Siz yukarıdaki ayetlerden, Allah ın haram dediklerinden başka konularda, elçisinin de haram yapabileceğini mi anladınız, yoksa Allah dan başka helal ve haram hükmü verecek kimse olmadığını mı?
Allah ın haram demediği, temiz ve güzel şeyleri kendinize haram kılmayın, böyle yaparak sınırı aşmayın uyarısını, hala anlayamadık mı? Ayetlere dikkat ederseniz, Kur’an ın haram demediği konularda haramlar uyduranlara, ne oldu bunları haram diye, Allah mı size izin verdi diyor. Sizce haram koyan makam, çok açık değil mi?
İşte bizler böylece, Allah ın sınırlarını aşıyoruz, ama anlayan-farkında olan mı var. Çünkü nefsimizi Kur’an nuru ile nurlandırmamış isek, gönüllerimiz, kalplerimiz kilitli olduğundan, asla gerçekleri göremeyeceğimizi unutmamalıyız.
Bakın Allah haram konusunda, nasıl kesin bir hüküm veriyor ve ne diyor.
Enam 119: Üzerine Allah'ın adı anılıp kesilenden yememenize sebep ne? Oysa Allah, çaresiz yemek zorunda kaldığınız dışında, haram kıldığı şeyleri size açıklamıştır. Doğrusu birçokları bilgisizce kendi kötü arzularına uyarak saptırıyorlar. Muhakkak ki Rabbin haddi aşanları çok iyi bilir.
Bakın ne diyor ayet, haram kıldığı şeyleri size açıklamıştır. Peki, ne açıklamıştı Allah? Sanırım hatırladınız ama gelenek ve rivayetlerin baskısı o kadar güçlü ki, ayetleri bile unutturuyor. Rabbim affetsin. Allah ın ayetin sonunda söyledikleri düşündürücüdür.
(Doğrusu birçokları bilgisizce, kendi kötü arzularına uyarak saptırıyorlar.)
Allah birkaç kez haram kıldıklarını sayıyor Kur’an da. Bakın bir ayetinde ne diyor.
Enam 145: De ki: Bana vahyolunanda, leş, akıtılmış kan yahut domuz eti -ki pisliğin kendisidir- ya da günah işlenerek Allah'tan başkası adına kesilmiş bir hayvandan başka, yiyecek kimseye haram kılınmış bir şey bulamıyorum. Başkasına zarar vermemek ve sınırı aşmamak üzere kim (bunlardan) yemek zorunda kalırsa, bilsin ki Rabbin bağışlayan ve esirgeyendir.
Allah bu kadar açık ve net söylemesine rağmen, hala bu inat niye, işte bunu anlamak mümkün değil.
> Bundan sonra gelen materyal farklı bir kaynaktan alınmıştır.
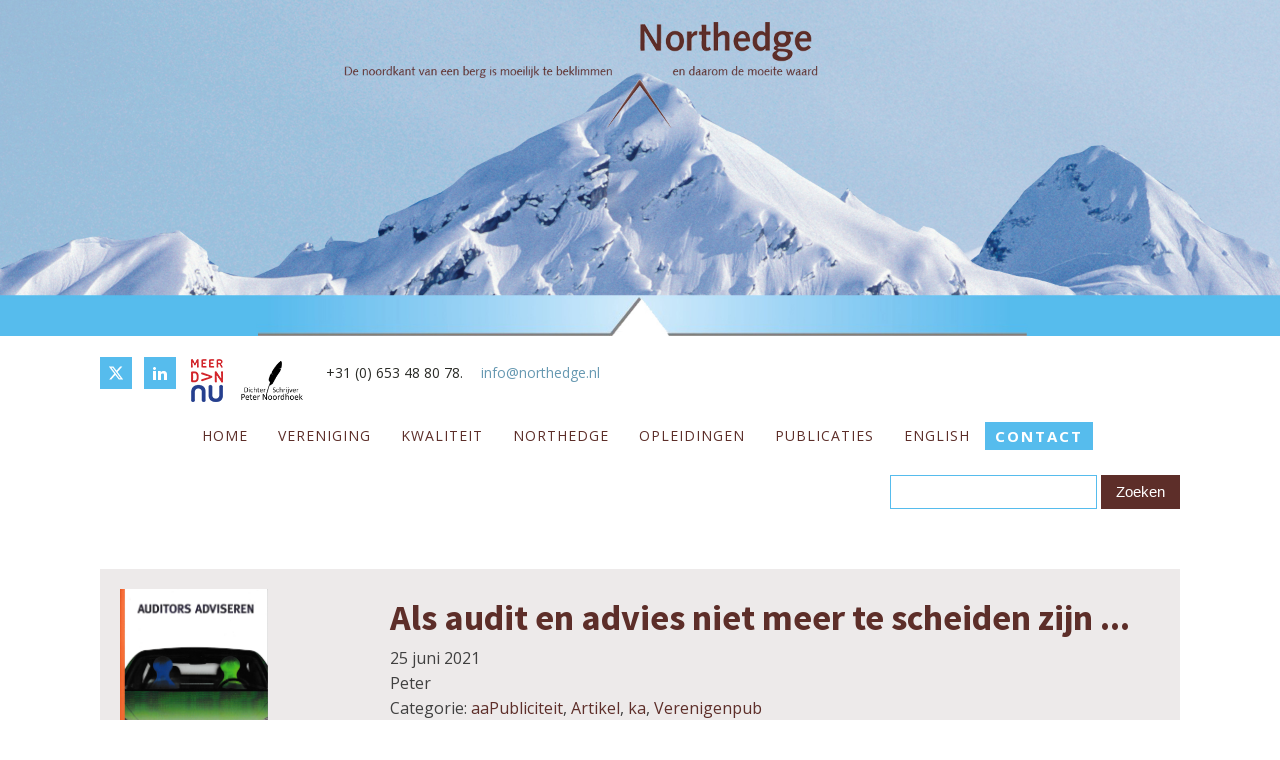

--- FILE ---
content_type: text/css
request_url: https://www.northedge.nl/wp-content/uploads/oxygen/css/4420.css?cache=1669907026&ver=6.9
body_size: 300
content:
#div_block-4-4420{width:25%;height:auto;max-height:250px}#div_block-5-4420{width:75.00%}#div_block-23-4420{flex-direction:row;display:flex}#div_block-7-4420{width:100.00%}@media (max-width:991px){#new_columns-3-4420> .ct-div-block{width:100% !important}}#new_columns-3-4420{background-color:#edeaea}@media (max-width:991px){#new_columns-6-4420> .ct-div-block{width:100% !important}}#image-9-4420{height:100%}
Değerli din kardeşlerim. Allah sizlere eşi benzeri olmayan bir nur indirdim ve bütün şan ve şerefiniz, tüm ilminiz ondadır diyor da, Kur’an da sizleri sorumlu tuttuğum her konu var diyorsa, gelin sanıyı, Kur’an ın onayından geçmeyen beşerin rivayetlerini değil, Allah ın sözlerini dinleyelim. Yoksa çokkkkk, ama çok pişman oluruz.